__Activity__.
From the study text, duplicate the passage from "Patients were diagnosed" up to and including "(AHI over 30/h)." word for word.

__Text__.
+ + + +
The presence and complexity of tachycardia and bradycardia may influence morbidity, mortality, and quality of life for patients with OSA.
The present study aims to demonstrate the efficacy of CPAP in the treatment of cardiac arrhythmias. The study also recorded the frequency of arrhythmias in patients with untreated sleep apnea and assessed the association between the severity of sleep apnea and the occurrence of cardiac arrhythmias.
| Materials and Methods|| |
Study design and participants
This is a prospective cohort study. It was conducted from January 2016 to August 2016 at “Leon Daniello” Clinical Hospital of Pulmonology in Cluj-Napoca. The study included 93 patients diagnosed with OSA. The inclusion criteria were diagnosis of sleep apnea established by home sleep apnea testing with respiratory polygraphy; Epworth Sleepiness Scale (ESS) >10; age >18 years; signature of the informed consent; and patients had to undergo all the necessary investigations, to carry out the treatment (at least 6 h CPAP/night), and to return for the checkup after 3 months. Exclusion criteria were the following: inconsistent participation or study abandonment, refusal to undergo treatment, cardiac or pulmonary severe disease, and presence of cardiac pacemaker.
The approval of the Ethics Committee of the University of Medicine and Pharmacy “Iuliu Hatieganu” Cluj-Napoca as well as the informed consent of each patient was obtained in order to carry out the study.
Procedures for assessment of variables
The following data were collected: demographic data (age, gender, and urban/rural residence), social data (employed and retired), clinical data (body mass index [BMI], abdominal circumference, neck circumference, blood pressure, and pulse rate). Detailed patient history assessment was conducted to observe aspects related to hypertension, dyslipidemia, diabetes, sleep position, toxic working environment, consumption of alcohol, coffee, tobacco (for smokers, we noted the number of packs/year of smoking history), and medication. The following examinations were performed: biological samples (blood count, blood sugar, and lipid profile); pulmonary function tests; and electrocardiogram (ECG), echocardiography, and otorhinolaryngology examination. Echocardiography was performed using the Acuson X 300 Siemens device (Siemens AG, Germany). The following parameters were observed: left ventricle (LV), interventricular septum, posterior wall, left atrium, right ventricle; ejection fraction; diastolic function; the presence of kinetic disorders of valvular heart disease (a defect in one of the four heart valves: mitral, aortic, tricuspid, or pulmonary), of pulmonary hypertension and pericardial effusion.
Patients were diagnosed based on medical history and a specific questionnaire completed by each patient – ESS. A certain score was given depending on each response. A total score ≥10 indicated mild sleepiness, whereas a total score >18 indicated severe daytime sleepiness.
Patients were subjected to home respiratory polygraphy examination simultaneously with Holter ECG monitoring (for 7 h – between 11 p.m. and 6 a.m.). Patients with an apnea–hypopnea index (AHI) >5 were included in the study. Depending on the AHI values, patients were divided based on the severity of sleep apnea into mild (AHI between 5 and 15/h), moderate (AHI between 15 and 30/h), and severe (AHI over 30/h).
The NOX T3 portable sleep monitor device (produced by Nox Medical USA) was used in the study. The following respiratory parameters were observed: the AHI, the total number of events (apnea and hypopnea), minimum oxygen saturation, average oxygen saturation, the longest apnea, and oxygen desaturation index/h (ODI).
+ + + +
(Collected data entries)
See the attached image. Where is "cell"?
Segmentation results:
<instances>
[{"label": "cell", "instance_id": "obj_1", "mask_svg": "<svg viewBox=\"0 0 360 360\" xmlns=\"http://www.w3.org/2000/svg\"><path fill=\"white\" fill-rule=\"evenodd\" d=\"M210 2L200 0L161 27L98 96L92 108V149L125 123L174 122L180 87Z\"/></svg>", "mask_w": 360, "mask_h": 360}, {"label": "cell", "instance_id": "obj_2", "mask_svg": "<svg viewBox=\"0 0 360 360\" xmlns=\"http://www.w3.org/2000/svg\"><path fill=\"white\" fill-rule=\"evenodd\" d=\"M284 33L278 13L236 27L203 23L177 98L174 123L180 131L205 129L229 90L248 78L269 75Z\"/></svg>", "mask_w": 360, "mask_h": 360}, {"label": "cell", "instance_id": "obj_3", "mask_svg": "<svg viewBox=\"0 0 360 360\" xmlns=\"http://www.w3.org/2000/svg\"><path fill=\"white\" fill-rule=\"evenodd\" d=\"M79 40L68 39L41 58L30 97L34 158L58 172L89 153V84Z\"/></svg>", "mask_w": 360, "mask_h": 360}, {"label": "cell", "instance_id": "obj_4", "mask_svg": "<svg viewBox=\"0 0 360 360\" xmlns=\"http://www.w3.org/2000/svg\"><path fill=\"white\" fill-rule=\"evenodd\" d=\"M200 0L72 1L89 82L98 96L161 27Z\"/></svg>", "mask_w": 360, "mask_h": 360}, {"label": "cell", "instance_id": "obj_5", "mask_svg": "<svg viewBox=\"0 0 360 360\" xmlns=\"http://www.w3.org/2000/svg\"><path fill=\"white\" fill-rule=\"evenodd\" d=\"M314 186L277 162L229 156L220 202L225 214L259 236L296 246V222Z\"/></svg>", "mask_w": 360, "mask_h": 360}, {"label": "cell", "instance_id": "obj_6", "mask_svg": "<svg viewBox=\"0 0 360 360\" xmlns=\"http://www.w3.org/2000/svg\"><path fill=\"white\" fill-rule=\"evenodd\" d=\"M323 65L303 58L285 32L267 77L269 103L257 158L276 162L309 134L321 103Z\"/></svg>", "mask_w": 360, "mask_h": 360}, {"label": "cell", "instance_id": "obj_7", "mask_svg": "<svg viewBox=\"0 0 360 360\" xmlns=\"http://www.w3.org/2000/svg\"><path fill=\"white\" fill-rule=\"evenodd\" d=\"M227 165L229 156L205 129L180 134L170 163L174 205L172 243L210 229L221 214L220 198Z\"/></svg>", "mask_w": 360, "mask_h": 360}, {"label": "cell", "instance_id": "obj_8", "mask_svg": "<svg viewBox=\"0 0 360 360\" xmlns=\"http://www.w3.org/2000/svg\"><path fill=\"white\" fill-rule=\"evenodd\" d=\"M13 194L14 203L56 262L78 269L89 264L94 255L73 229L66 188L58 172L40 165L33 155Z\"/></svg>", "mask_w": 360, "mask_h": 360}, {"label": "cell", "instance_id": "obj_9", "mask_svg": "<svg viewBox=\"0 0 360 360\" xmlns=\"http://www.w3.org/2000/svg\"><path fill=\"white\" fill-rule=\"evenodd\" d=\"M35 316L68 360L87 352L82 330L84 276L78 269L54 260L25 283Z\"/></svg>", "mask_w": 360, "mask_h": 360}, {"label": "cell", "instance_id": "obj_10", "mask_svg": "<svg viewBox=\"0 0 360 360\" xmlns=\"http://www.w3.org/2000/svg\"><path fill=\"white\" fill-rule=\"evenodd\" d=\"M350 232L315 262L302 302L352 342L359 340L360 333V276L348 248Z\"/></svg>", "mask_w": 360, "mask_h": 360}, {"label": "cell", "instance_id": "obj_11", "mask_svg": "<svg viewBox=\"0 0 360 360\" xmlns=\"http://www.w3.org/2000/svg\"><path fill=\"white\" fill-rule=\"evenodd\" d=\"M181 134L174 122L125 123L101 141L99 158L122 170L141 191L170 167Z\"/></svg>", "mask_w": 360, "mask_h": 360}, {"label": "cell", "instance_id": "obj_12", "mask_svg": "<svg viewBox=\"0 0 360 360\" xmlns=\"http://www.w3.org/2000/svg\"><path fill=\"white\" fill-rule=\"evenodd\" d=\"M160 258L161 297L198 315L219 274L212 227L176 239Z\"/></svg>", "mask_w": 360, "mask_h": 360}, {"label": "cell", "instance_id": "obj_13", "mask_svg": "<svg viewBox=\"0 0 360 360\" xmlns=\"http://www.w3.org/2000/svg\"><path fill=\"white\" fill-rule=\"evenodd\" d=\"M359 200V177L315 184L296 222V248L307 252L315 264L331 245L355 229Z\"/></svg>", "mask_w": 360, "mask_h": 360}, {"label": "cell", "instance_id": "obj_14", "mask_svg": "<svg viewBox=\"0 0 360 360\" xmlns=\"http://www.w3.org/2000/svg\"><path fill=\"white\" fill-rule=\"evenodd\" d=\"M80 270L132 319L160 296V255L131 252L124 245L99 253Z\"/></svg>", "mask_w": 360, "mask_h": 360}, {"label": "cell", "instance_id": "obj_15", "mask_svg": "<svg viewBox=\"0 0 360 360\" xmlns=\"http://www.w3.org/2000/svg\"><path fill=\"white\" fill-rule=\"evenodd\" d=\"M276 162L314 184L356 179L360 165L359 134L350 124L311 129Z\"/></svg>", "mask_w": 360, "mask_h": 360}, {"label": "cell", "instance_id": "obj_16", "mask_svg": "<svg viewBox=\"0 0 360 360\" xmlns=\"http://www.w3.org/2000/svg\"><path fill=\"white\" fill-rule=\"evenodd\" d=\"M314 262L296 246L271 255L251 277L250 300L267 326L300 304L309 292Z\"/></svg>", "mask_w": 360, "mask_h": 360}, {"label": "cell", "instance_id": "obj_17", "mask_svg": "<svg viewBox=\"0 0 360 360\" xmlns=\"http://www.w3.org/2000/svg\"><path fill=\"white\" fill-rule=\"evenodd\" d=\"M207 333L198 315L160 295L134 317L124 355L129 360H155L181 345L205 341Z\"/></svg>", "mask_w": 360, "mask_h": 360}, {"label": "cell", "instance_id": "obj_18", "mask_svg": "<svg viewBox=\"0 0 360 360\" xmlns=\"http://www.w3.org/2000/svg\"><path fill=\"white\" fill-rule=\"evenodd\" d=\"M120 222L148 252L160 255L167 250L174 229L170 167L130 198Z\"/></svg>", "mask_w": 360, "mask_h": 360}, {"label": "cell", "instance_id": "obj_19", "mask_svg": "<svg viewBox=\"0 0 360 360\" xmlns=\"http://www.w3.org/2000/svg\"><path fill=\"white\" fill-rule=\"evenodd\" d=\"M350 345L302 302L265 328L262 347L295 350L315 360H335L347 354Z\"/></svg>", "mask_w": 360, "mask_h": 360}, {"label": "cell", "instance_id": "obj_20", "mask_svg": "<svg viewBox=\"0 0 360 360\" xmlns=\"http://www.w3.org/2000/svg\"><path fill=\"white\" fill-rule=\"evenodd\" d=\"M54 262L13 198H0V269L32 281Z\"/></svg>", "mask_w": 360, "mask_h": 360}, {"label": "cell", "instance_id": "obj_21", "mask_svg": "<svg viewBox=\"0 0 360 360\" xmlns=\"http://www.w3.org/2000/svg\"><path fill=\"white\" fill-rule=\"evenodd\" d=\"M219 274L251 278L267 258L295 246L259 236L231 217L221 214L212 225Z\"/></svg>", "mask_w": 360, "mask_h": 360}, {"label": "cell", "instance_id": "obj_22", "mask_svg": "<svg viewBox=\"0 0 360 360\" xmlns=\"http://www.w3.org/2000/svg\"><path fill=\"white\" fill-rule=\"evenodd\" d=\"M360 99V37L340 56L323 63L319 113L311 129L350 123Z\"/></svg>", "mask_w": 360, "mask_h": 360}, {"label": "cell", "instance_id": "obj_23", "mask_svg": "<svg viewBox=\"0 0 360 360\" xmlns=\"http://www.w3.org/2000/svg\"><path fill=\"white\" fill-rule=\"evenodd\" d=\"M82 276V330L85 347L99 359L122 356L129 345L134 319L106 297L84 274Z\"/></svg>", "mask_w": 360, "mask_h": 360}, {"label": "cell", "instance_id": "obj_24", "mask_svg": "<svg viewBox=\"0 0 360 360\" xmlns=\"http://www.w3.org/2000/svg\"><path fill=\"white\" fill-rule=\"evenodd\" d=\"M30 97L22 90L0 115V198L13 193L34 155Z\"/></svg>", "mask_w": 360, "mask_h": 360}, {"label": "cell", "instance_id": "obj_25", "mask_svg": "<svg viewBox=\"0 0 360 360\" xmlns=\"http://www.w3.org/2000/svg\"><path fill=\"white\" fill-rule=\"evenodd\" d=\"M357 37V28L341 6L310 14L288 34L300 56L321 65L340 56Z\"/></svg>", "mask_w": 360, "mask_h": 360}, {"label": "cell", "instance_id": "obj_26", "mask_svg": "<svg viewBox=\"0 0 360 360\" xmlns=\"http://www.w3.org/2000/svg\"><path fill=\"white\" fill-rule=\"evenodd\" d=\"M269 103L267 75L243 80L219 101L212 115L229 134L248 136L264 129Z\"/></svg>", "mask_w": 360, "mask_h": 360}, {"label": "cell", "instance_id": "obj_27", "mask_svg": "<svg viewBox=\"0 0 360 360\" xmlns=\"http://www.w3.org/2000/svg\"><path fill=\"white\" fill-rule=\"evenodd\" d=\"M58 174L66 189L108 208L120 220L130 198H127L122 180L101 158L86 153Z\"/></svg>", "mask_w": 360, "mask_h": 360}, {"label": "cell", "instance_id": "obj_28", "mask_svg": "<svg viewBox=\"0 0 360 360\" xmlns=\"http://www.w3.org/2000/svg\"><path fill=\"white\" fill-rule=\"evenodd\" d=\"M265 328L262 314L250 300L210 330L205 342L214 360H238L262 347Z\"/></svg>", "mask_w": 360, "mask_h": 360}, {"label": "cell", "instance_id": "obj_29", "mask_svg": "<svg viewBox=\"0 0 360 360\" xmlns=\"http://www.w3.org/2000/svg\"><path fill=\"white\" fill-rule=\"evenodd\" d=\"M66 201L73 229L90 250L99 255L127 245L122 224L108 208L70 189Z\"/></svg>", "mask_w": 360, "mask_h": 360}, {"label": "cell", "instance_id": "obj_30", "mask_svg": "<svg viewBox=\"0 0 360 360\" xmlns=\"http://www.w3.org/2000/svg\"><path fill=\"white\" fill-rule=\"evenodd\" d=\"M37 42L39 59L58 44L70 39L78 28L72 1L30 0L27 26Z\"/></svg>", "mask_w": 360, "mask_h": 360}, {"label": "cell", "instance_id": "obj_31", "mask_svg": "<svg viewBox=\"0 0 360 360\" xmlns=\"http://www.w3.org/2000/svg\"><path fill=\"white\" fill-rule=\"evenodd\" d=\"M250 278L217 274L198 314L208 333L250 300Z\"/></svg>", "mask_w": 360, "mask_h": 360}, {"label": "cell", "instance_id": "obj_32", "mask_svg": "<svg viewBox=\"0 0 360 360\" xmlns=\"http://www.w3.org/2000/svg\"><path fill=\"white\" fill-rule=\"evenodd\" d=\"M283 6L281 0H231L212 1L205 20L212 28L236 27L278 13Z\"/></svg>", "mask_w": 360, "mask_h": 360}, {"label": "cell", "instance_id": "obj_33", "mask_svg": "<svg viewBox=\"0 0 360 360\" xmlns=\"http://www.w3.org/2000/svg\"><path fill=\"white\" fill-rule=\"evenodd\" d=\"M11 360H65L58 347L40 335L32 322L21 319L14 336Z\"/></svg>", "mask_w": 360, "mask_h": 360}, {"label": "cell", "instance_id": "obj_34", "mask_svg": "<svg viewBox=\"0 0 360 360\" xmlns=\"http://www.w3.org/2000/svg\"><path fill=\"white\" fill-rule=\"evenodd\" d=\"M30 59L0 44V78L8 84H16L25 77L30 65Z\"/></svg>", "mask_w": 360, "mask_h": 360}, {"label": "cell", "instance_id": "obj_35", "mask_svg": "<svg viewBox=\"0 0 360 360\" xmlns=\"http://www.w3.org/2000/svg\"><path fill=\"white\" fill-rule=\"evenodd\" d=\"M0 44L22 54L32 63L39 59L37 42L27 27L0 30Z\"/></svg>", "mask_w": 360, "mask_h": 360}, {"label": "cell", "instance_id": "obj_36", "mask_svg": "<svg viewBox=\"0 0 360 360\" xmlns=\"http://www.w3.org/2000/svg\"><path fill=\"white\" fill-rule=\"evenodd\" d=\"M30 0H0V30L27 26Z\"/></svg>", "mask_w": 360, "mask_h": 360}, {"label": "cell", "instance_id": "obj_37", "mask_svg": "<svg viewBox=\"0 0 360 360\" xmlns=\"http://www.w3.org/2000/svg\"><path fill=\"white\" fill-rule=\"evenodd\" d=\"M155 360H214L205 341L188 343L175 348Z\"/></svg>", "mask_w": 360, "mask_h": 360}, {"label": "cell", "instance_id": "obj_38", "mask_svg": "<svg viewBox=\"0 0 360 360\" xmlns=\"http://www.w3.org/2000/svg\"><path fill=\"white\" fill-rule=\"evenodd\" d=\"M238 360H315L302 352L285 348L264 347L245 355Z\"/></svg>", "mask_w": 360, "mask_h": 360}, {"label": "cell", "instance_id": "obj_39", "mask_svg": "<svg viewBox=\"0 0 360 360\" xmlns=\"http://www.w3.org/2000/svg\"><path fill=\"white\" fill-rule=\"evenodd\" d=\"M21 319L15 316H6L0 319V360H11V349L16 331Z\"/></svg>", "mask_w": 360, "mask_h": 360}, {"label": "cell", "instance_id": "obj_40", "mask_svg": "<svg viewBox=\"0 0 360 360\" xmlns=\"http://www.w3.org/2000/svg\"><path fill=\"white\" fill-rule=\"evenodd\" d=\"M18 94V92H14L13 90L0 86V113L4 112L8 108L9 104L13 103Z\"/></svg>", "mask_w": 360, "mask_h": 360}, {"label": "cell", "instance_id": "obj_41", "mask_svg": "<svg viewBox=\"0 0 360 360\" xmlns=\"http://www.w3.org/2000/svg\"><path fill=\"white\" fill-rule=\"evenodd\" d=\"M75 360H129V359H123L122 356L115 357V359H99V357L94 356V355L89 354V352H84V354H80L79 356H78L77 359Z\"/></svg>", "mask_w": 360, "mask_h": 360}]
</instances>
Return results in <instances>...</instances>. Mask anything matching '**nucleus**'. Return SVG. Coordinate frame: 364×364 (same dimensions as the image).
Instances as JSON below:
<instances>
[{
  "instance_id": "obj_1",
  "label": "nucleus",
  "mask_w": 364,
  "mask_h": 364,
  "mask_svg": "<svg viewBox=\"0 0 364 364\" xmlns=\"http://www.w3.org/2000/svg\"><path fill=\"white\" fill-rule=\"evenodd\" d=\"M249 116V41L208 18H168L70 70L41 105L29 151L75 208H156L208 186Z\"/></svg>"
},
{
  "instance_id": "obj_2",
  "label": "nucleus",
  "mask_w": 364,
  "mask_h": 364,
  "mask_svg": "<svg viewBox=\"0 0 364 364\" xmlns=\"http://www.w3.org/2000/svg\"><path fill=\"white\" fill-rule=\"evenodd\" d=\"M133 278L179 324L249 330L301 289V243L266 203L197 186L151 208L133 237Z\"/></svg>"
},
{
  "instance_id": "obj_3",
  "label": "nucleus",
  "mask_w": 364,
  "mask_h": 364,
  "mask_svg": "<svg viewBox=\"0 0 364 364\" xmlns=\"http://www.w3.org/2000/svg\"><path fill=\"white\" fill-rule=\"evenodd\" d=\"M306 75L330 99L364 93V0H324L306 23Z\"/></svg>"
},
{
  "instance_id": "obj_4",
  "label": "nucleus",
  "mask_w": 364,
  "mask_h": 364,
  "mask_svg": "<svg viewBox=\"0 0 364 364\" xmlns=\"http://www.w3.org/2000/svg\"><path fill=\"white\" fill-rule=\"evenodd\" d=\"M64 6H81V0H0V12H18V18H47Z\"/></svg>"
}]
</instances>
+ + + +
__Result below__.
Patients were diagnosed based on medical history and a specific questionnaire completed by each patient – ESS. A certain score was given depending on each response. A total score ≥10 indicated mild sleepiness, whereas a total score >18 indicated severe daytime sleepiness.
Patients were subjected to home respiratory polygraphy examination simultaneously with Holter ECG monitoring (for 7 h – between 11 p.m. and 6 a.m.). Patients with an apnea–hypopnea index (AHI) >5 were included in the study. Depending on the AHI values, patients were divided based on the severity of sleep apnea into mild (AHI between 5 and 15/h), moderate (AHI between 15 and 30/h), and severe (AHI over 30/h).